Precise object placement remains underexplored in aerial manipulation, where most systems rely on predefined target coordinates and focus primarily on grasping and control. Specifying exact placement poses, however, is cumbersome in real-world settings, where users naturally communicate goals through language. In this work, we present AeroPlace-Flow, a training-free framework for language-grounded aerial object placement that unifies visual foresight with explicit 3D geometric reasoning and object flow. Given RGB-D observations of the object and the placement scene, along with a natural language instruction, AeroPlace-Flow first synthesizes a task-complete goal image using image editing models.
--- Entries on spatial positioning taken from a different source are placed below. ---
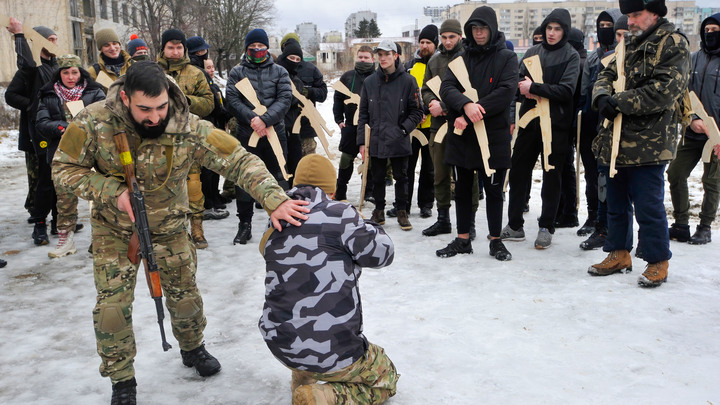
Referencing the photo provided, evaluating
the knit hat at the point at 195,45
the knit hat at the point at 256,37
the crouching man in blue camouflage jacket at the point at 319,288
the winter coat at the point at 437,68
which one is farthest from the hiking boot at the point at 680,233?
the knit hat at the point at 195,45

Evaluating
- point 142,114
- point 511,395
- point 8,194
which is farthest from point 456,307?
point 8,194

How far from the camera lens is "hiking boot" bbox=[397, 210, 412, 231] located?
6270mm

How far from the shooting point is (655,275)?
4367 millimetres

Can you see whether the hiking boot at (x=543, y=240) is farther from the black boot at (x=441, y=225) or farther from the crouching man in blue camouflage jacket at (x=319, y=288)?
the crouching man in blue camouflage jacket at (x=319, y=288)

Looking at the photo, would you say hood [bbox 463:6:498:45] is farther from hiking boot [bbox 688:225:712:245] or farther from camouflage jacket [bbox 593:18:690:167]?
hiking boot [bbox 688:225:712:245]

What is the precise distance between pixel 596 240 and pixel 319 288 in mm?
3794

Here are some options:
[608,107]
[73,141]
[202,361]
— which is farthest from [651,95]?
[73,141]

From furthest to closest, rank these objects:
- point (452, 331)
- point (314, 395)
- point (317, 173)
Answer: point (452, 331) → point (317, 173) → point (314, 395)

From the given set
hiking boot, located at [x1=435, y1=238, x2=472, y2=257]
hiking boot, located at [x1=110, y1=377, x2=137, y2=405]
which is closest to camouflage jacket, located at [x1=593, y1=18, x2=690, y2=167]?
hiking boot, located at [x1=435, y1=238, x2=472, y2=257]

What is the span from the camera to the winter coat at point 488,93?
4.98 meters

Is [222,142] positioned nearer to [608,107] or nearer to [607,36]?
[608,107]

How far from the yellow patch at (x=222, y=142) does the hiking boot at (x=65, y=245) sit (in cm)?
333

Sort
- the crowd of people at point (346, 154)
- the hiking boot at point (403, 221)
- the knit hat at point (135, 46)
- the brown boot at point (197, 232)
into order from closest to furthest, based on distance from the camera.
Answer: the crowd of people at point (346, 154) < the brown boot at point (197, 232) < the hiking boot at point (403, 221) < the knit hat at point (135, 46)

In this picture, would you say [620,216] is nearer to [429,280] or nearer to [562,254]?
[562,254]
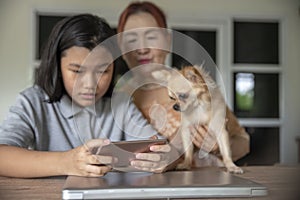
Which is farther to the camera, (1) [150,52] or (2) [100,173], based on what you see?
(1) [150,52]

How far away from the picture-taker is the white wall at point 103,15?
Answer: 7.59ft

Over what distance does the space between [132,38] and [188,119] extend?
9.9 inches

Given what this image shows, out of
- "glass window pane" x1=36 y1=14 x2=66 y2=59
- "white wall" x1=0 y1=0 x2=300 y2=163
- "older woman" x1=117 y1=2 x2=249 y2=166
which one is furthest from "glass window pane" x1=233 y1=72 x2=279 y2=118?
"older woman" x1=117 y1=2 x2=249 y2=166

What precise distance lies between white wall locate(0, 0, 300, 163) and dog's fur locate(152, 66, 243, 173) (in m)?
1.61

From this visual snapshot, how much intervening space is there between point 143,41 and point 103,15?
1.44m

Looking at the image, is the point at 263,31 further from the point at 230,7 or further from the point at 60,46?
the point at 60,46

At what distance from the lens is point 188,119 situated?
77 centimetres

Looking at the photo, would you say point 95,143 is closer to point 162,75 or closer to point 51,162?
point 51,162

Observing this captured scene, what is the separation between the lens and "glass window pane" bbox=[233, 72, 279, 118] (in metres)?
2.50

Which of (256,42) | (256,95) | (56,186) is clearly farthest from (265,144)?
(56,186)

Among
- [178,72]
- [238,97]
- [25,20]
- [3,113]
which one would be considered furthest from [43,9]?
[178,72]

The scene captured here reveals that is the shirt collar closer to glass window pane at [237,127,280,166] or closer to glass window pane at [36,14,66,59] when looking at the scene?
glass window pane at [36,14,66,59]

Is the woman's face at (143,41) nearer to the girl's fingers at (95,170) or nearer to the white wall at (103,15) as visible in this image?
the girl's fingers at (95,170)

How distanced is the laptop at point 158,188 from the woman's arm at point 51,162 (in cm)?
4
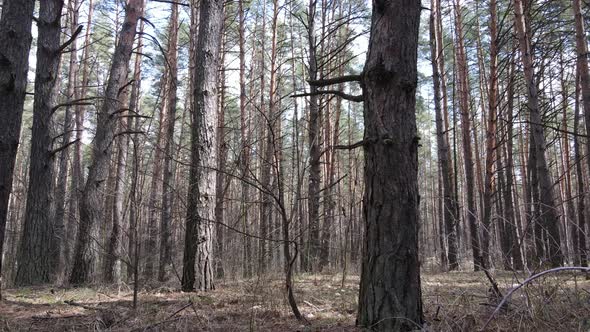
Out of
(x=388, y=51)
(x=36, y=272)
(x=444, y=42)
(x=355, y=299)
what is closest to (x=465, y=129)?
(x=444, y=42)

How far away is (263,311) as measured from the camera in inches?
127

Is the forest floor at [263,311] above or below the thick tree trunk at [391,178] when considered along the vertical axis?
below

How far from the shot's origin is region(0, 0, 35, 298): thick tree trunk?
306cm

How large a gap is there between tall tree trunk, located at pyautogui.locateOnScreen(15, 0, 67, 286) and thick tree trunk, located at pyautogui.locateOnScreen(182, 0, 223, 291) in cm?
232

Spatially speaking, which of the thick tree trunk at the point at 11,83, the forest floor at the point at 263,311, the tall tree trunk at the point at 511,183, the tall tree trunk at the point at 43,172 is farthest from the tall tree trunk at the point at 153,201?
the tall tree trunk at the point at 511,183

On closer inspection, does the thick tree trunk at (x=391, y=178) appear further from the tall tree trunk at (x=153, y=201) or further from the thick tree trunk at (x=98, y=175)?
the thick tree trunk at (x=98, y=175)

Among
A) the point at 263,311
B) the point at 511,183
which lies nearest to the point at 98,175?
the point at 263,311

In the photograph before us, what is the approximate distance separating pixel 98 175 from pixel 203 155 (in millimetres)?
2522

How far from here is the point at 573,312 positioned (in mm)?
2617

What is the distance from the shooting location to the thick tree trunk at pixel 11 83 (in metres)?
3.06

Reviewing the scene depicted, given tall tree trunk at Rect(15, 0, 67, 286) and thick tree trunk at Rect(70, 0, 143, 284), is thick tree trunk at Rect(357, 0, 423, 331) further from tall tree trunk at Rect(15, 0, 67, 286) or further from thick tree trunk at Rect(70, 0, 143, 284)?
tall tree trunk at Rect(15, 0, 67, 286)

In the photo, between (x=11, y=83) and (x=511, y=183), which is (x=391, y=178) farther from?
(x=511, y=183)

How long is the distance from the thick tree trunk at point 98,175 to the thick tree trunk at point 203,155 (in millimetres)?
1510

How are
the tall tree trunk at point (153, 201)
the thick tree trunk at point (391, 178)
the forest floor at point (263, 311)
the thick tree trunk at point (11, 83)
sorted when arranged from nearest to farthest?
the thick tree trunk at point (391, 178)
the forest floor at point (263, 311)
the thick tree trunk at point (11, 83)
the tall tree trunk at point (153, 201)
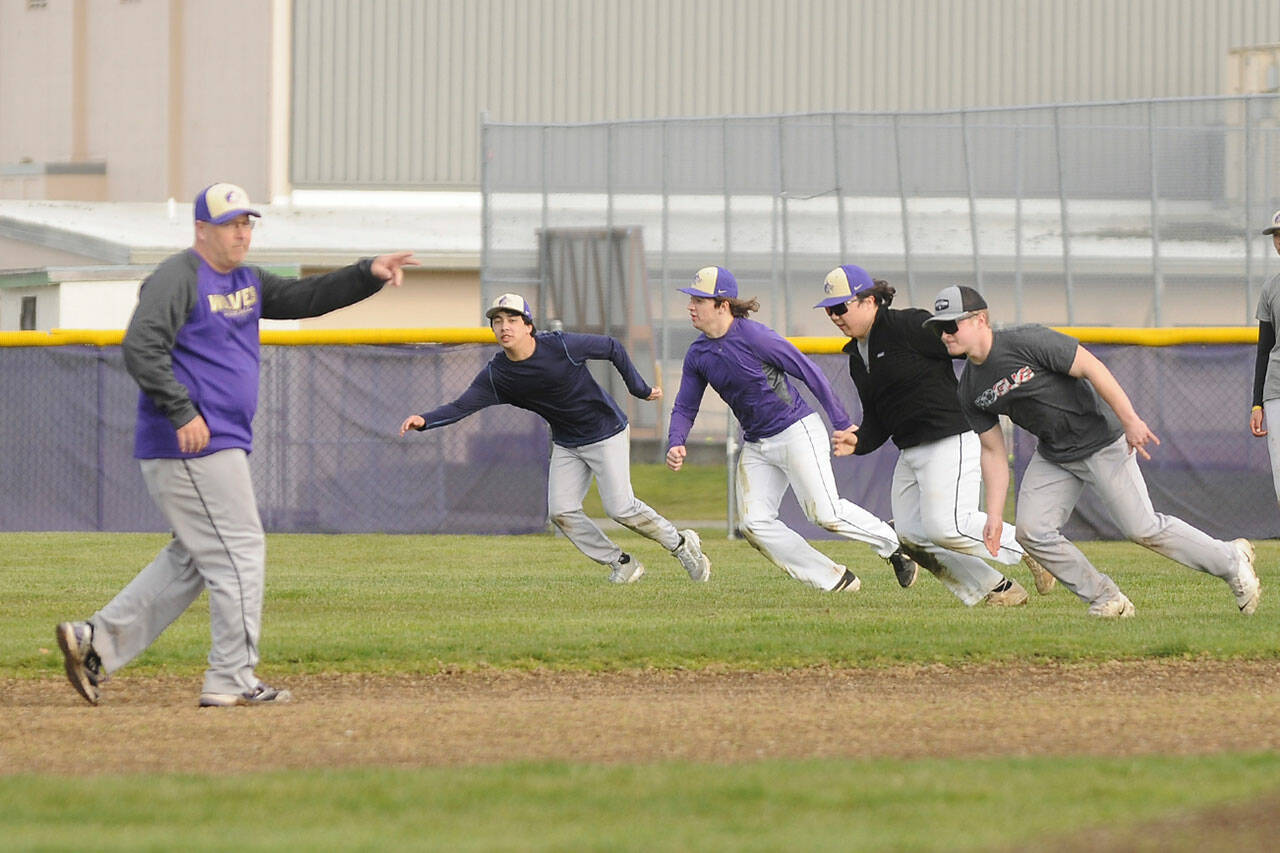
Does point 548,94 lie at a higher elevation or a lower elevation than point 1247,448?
higher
The imagined configuration is then grounded into metric 3D space through depth alignment and object-centric reasoning, enabling the inference of a collision-aware object flow that transports the grasped object to a language and contact-consistent placement configuration. The resulting motion is executed via standard trajectory tracking for an aerial manipulator. AeroPlace-Flow produces executable placement targets without requiring predefined poses or task-specific training. We validate our approach through extensive simulation and real-world experiments, demonstrating reliable language-conditioned placement across diverse aerial scenarios with an average success rate of 75% on hardware.